Reproduce the items word for word from the first line through the line containing "55125 millimetres", stopping after that line.

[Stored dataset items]
═══

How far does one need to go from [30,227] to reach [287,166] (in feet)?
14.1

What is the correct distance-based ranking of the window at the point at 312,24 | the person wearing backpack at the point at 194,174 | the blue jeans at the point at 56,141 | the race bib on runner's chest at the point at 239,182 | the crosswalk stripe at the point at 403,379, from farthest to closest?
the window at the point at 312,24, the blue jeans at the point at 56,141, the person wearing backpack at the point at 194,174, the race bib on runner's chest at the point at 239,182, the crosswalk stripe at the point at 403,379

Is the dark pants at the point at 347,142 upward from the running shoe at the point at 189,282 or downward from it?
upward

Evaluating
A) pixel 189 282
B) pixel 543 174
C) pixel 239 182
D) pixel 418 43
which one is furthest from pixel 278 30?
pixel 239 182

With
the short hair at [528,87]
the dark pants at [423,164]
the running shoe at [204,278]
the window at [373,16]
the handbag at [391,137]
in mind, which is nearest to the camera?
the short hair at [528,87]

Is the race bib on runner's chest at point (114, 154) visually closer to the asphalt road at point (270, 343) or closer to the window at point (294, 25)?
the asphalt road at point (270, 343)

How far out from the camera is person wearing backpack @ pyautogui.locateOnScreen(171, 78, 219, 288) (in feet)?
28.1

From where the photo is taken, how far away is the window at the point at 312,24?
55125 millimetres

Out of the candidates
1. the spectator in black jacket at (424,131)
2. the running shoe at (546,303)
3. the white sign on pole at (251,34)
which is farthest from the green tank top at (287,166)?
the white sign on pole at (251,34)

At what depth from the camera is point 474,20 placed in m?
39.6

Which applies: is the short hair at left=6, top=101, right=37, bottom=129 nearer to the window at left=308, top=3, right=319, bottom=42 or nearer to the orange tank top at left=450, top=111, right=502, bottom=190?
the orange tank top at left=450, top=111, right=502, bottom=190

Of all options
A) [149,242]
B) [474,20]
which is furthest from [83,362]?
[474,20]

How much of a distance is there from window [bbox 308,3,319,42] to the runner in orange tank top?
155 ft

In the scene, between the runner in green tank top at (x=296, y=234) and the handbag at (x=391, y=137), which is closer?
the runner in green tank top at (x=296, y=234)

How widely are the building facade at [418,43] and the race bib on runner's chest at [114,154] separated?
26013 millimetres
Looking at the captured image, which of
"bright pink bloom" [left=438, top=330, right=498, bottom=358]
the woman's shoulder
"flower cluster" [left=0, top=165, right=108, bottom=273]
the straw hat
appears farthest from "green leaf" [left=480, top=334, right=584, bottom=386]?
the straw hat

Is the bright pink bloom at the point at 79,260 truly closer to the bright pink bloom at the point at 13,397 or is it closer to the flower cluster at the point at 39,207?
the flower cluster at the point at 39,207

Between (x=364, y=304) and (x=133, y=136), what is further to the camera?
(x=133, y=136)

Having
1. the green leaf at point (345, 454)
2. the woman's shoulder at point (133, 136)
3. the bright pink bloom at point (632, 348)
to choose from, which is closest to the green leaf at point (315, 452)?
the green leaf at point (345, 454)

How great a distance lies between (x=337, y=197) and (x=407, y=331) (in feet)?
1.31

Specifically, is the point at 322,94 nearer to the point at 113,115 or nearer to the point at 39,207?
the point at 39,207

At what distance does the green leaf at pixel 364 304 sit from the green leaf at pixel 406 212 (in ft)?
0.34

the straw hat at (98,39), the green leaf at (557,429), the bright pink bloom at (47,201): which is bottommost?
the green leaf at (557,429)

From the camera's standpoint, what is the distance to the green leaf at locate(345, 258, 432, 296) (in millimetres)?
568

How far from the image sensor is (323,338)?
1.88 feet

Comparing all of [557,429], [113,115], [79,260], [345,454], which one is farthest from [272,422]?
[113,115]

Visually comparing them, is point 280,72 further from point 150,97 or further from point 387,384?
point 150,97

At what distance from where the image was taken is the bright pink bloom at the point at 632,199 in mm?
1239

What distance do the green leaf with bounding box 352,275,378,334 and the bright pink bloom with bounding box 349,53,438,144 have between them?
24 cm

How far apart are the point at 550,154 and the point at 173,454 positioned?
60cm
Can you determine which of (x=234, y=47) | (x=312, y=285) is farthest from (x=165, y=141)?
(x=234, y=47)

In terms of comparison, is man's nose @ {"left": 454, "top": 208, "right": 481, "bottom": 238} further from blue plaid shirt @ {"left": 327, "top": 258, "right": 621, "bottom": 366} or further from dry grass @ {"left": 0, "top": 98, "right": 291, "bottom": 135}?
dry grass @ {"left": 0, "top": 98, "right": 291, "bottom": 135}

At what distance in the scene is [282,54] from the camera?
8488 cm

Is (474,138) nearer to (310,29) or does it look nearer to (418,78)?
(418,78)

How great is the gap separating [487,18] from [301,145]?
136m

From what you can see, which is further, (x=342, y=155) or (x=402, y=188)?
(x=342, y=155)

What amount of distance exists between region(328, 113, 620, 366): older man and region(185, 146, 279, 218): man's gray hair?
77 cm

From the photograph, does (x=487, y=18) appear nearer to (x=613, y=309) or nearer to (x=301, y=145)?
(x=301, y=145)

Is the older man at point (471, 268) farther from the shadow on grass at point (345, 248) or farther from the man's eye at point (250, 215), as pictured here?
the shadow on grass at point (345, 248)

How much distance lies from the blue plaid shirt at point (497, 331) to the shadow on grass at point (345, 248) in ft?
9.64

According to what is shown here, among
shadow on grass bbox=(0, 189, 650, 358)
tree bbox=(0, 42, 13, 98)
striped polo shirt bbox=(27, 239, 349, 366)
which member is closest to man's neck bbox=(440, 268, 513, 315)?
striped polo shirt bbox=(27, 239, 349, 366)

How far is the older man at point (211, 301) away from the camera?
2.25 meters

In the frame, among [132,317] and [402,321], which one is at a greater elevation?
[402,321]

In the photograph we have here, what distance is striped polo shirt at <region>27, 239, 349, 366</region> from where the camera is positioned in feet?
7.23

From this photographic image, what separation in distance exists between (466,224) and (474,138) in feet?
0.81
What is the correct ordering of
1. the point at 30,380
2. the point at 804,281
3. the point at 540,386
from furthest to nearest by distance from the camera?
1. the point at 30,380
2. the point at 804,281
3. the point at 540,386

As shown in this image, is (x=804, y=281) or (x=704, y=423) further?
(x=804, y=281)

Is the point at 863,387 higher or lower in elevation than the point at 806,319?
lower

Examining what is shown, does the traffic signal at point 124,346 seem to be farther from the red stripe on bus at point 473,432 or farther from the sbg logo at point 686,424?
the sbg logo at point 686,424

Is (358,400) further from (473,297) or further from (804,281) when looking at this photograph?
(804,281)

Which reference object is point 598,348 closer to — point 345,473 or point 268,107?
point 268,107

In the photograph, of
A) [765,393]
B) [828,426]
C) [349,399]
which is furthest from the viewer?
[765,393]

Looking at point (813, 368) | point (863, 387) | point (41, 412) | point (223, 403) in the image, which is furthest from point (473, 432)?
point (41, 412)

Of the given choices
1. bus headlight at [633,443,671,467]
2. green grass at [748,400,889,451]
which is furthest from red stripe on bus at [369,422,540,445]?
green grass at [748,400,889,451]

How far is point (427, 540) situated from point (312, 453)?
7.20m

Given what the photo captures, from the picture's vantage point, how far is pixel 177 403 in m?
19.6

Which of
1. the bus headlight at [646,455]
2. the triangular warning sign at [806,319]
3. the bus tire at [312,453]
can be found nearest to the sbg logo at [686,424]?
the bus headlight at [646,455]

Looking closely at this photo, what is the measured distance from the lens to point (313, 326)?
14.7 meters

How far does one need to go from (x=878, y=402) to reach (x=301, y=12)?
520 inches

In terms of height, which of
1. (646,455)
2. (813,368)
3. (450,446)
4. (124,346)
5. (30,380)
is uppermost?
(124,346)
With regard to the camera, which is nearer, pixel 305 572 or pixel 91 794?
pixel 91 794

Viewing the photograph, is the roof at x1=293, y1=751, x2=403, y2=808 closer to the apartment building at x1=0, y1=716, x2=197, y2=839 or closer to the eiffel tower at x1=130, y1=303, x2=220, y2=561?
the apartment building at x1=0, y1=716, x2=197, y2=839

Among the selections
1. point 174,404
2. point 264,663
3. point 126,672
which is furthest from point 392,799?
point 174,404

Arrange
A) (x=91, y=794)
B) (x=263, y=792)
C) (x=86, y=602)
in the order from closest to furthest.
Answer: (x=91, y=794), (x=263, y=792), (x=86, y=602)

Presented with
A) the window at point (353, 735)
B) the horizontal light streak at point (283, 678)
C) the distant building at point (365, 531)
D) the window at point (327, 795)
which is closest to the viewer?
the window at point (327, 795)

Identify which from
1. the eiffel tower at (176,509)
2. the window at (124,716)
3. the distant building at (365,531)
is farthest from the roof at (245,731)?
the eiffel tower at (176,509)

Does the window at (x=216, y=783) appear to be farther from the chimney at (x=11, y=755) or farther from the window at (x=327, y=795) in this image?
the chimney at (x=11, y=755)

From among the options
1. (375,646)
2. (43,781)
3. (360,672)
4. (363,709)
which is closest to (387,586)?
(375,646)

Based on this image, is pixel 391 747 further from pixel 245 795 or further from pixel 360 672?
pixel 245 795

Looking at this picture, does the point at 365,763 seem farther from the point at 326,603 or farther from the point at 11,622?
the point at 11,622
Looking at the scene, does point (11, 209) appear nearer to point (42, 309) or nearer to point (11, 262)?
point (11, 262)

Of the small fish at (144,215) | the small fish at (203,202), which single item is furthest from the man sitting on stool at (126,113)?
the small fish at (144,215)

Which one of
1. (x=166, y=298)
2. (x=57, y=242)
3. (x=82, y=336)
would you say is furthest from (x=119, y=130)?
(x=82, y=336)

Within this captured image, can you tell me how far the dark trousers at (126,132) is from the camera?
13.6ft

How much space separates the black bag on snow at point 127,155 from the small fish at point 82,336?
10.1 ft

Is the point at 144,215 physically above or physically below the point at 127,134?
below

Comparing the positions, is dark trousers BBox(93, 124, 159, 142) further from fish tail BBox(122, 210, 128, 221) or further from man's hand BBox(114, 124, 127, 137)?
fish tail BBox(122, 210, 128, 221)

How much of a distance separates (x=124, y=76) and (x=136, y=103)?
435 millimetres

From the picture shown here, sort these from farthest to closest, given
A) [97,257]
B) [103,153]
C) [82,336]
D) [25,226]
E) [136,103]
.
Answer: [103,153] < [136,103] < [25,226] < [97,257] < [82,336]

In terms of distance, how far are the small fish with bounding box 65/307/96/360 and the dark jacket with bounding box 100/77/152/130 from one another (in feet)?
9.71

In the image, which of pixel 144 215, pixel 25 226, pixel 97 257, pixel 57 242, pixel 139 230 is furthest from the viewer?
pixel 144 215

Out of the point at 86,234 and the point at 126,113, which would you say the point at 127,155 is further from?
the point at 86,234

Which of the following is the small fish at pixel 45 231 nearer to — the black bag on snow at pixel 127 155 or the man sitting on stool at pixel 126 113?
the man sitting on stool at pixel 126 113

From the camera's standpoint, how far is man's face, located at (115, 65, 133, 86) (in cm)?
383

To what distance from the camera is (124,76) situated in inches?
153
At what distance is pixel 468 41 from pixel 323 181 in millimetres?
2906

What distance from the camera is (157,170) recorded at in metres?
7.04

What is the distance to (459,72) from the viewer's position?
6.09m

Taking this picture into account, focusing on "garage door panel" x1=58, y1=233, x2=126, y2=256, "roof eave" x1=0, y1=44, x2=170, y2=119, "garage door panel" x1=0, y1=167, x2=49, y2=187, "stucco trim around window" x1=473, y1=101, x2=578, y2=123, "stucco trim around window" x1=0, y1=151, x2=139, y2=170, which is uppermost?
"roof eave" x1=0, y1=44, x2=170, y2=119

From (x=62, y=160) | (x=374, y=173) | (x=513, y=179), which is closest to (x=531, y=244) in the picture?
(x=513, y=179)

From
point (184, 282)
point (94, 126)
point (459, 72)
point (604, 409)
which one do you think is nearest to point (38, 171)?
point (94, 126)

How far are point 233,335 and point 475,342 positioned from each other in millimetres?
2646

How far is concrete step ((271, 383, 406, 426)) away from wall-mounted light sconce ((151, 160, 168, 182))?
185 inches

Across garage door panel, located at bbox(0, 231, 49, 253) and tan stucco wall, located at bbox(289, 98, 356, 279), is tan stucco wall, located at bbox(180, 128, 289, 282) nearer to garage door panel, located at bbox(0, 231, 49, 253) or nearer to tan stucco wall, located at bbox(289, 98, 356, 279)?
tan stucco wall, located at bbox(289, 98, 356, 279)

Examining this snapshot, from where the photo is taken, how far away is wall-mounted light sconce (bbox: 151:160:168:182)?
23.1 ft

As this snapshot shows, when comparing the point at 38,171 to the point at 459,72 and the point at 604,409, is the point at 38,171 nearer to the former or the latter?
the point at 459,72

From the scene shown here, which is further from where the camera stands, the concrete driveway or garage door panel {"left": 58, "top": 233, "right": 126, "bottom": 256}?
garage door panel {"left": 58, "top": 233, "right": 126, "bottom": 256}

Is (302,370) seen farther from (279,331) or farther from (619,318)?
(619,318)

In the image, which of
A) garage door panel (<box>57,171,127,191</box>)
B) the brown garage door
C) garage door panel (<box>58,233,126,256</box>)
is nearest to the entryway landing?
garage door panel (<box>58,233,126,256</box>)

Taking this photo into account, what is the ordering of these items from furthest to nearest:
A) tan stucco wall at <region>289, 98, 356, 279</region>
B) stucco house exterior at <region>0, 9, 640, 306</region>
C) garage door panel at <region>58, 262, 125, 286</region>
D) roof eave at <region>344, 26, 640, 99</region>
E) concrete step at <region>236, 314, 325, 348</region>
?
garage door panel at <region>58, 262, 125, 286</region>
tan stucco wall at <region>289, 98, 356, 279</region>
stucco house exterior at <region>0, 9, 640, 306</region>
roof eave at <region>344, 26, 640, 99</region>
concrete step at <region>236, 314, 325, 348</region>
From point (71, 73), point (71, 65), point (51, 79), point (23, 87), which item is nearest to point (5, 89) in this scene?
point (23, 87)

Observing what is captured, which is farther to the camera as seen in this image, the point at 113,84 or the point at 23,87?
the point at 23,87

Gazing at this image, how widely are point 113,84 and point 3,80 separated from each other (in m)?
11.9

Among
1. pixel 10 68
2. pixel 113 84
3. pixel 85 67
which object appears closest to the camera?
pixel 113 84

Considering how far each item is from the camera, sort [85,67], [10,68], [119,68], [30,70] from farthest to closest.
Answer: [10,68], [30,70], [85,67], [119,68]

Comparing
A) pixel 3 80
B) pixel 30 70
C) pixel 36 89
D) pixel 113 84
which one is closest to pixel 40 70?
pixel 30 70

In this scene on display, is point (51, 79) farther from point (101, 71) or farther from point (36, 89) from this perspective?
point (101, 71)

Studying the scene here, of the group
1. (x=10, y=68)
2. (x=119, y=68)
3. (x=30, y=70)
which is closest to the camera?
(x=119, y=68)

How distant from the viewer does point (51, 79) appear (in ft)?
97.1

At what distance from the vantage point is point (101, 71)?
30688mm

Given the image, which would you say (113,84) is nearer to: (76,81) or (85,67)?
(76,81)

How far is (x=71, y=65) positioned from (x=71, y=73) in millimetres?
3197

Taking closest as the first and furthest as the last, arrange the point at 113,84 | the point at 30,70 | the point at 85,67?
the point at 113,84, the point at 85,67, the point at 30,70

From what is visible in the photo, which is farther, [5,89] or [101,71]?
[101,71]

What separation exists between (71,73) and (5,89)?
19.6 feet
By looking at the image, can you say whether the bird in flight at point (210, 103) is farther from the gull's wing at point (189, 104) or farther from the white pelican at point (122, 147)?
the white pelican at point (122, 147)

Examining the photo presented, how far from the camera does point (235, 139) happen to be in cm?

═══

> [Response for this exercise]
How far does one need to go from [30,227] to reach [287,166] (in feet)?
14.1

What is the correct distance-based ranking of the window at the point at 312,24 | the person wearing backpack at the point at 194,174 | the blue jeans at the point at 56,141 | the race bib on runner's chest at the point at 239,182 | the crosswalk stripe at the point at 403,379, from farthest to closest?
the window at the point at 312,24, the blue jeans at the point at 56,141, the person wearing backpack at the point at 194,174, the race bib on runner's chest at the point at 239,182, the crosswalk stripe at the point at 403,379

Is the dark pants at the point at 347,142 upward from the running shoe at the point at 189,282 or downward from it?
upward

Evaluating
A) pixel 189 282
B) pixel 543 174
C) pixel 239 182
D) pixel 418 43
which one is furthest from pixel 278 30?
pixel 239 182

With
the short hair at [528,87]
the dark pants at [423,164]
the running shoe at [204,278]
the window at [373,16]
the handbag at [391,137]
in mind, which is nearest to the camera?
the short hair at [528,87]

Is the race bib on runner's chest at point (114, 154) visually closer to the asphalt road at point (270, 343) or closer to the window at point (294, 25)?
the asphalt road at point (270, 343)

How far out from the camera is person wearing backpack @ pyautogui.locateOnScreen(171, 78, 219, 288) (in feet)?
28.1

From where the photo is taken, how far away is the window at the point at 312,24?
55125 millimetres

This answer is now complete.